Our first contestant was Diamondback’s Sidekick DB0500A001 22 LR/22 WMR, $288. This is a relatively new handgun that handles like the vintage High Standard Double Nine. As its name suggests, the Diamondback revolver was delivered with an easily changed spare cylinder chambered in 22 Magnum.

Our second gun was likewise a twin chambering of the 22 LR/22 Magnum rounds. The Heritage Rough Rider Tactical Cowboy RR22B6-TH 22 LR/22 Magnum, $212, is unusual in that this cowboy-looking handgun has a threaded muzzle and carbon-fiber grips, lending it a very contemporary look. When he first saw this gun, the staffer who ran this test asked, “What will you do with that?” After using the Heritage Cowboy Tactical a few weeks, he ate crow. We paid full MSRP for one of the first of these revolvers, but recently we have seen several on sale for less than $175. Add shipping and FFL receiving fees, and it’s safe to say you should be able to find one of these revolvers for around $200. The Heritage revolver did not come with a 22 Magnum cylinder, but we added one for $29 plus tax from our local Academy Sports, for a total price of $241. The cylinder did not require fitting, a neat trick.

The Diamondback gave good reliability with mixed loads, some of which were tarnished (arrow).

The third gun in the trio was Ruger’s Wrangler Birdshead 2030 22 LR, $250. This is a Talo Distributor Exclusive model. The standard birdshead Model No. 2015 has synthetic grips. Ruger introduced the Wrangler as a direct competitor to Heritage’s Rough Rider series, but Ruger cannot match Heritage’s price point, but Ruger has sold plenty of inexpensive Wrangler revolvers. In contrast to the two guns above, there isn’t a Magnum cylinder option offered for the Wrangler because Ruger cylinders must be fitted at the factory.

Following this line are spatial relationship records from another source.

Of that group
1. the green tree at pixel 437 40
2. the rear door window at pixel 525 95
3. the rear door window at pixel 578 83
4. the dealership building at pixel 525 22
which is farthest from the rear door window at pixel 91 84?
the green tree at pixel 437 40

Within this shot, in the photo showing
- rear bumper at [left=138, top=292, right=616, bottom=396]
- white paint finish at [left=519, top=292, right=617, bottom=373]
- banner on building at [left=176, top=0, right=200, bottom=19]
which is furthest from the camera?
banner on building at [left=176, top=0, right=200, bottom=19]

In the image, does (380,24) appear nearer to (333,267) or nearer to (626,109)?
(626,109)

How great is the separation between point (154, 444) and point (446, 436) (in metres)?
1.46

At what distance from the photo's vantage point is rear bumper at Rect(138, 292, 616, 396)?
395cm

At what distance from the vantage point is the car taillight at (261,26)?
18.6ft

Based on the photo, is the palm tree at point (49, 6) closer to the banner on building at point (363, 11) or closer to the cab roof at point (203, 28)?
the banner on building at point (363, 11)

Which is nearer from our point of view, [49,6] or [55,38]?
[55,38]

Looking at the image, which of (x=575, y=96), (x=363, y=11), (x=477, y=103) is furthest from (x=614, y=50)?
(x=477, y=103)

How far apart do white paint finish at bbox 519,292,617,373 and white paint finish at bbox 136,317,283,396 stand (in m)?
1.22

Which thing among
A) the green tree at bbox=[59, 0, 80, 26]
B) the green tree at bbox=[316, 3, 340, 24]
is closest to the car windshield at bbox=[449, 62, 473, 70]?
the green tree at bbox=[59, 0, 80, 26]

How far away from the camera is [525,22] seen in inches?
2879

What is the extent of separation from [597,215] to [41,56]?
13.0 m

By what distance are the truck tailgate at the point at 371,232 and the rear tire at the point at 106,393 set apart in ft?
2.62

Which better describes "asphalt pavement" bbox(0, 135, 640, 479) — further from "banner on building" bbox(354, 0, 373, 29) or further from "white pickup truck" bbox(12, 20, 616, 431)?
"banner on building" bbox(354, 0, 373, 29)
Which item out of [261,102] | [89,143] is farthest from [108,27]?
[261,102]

Accordingly, we test-fired the Diamondback and Heritage revolvers with 22 Magnum cartridges using CCI and Federal ammunition. The accuracy results obtained were in line with the 22 Long Rifle testing, with the Heritage revolver being slightly more accurate. But if you look at the energy calculations, some Magnum loads have twice the energy of the 22 LRs. During the test period, we used 40-grain lead round-nose 22 Long Rifle high-velocity loads from Federal, Fiocchi, Remington and Winchester, firing 200 rounds in each revolver. We also had a range bag of suspect tarnished loads from another test that we used up, and which you might see in some of the filled cylinders. They all fired without a hitch, and we didn’t have to leave the range rubbing our wrists after firing 600 rounds offhand. With the 22 rimfire, practice is fun and not painful. Here’s what we thought about each gun in more detail.

Gun Tests Grade: A-


This is the most expensive revolver tested, but then it is a double-action swing-out-cylinder revolver. In researching average prices in May 2022, we saw a great difference in asking price for this revolver, more so than the others — $299 to $373 on several sites. Prices have moderated since then.

Action TypeDouble action, hammer fired
Overall Length9.88 in.
Height 4.88 in.
Maximum Width1.5 in.
Weight Unloaded32.5 oz.
Weight Loaded36.8 oz.
Cylinder Gap0.06 in.
Barrel LengthAlloy steel, 4.5 in. long 1:16 RH twist, 6 grooves
FrameZinc alloy, Cerakote finish
Cylinders(2) Alloy steel
Frame Front Strap Height2.0 in.
Frame Rear Strap Height3.1 in.
GripsCheckered polymer
Grip Thickness Max1.3 in.
Grip Circumference4.75 in.
Front SightFixed blade
Rear SightReceiver top groove
Sight Radius5.5 in.
Trigger Pull Weight Single Action3.5 lbs.
Trigger Pull Weight Double Action16.0 lbs.
Trigger Span2.5 in.
Warranty Limited lifetime
Telephone(336) 949-5200
Made InU.S.

The Diamondback Sidekick is a close copy of the High Standard Double Nine. On that basis, the revolver comes off well. The Double Nine was a development of the High Standard Sentinel in many ways. The Double Nine styling was intended to mimic the style, appearance, and handling of a single-action revolver. The profile, and especially the backstrap and hammer spur, are like what you’d see on a single-action pistol. Because recoil is minimal with a 22 rimfire, the plow-handled grip doesn’t have to handle recoil efficiently. The grip fits most hands well. The reach to cock the hammer isn’t quite as easy as the Ruger, but equals the Heritage.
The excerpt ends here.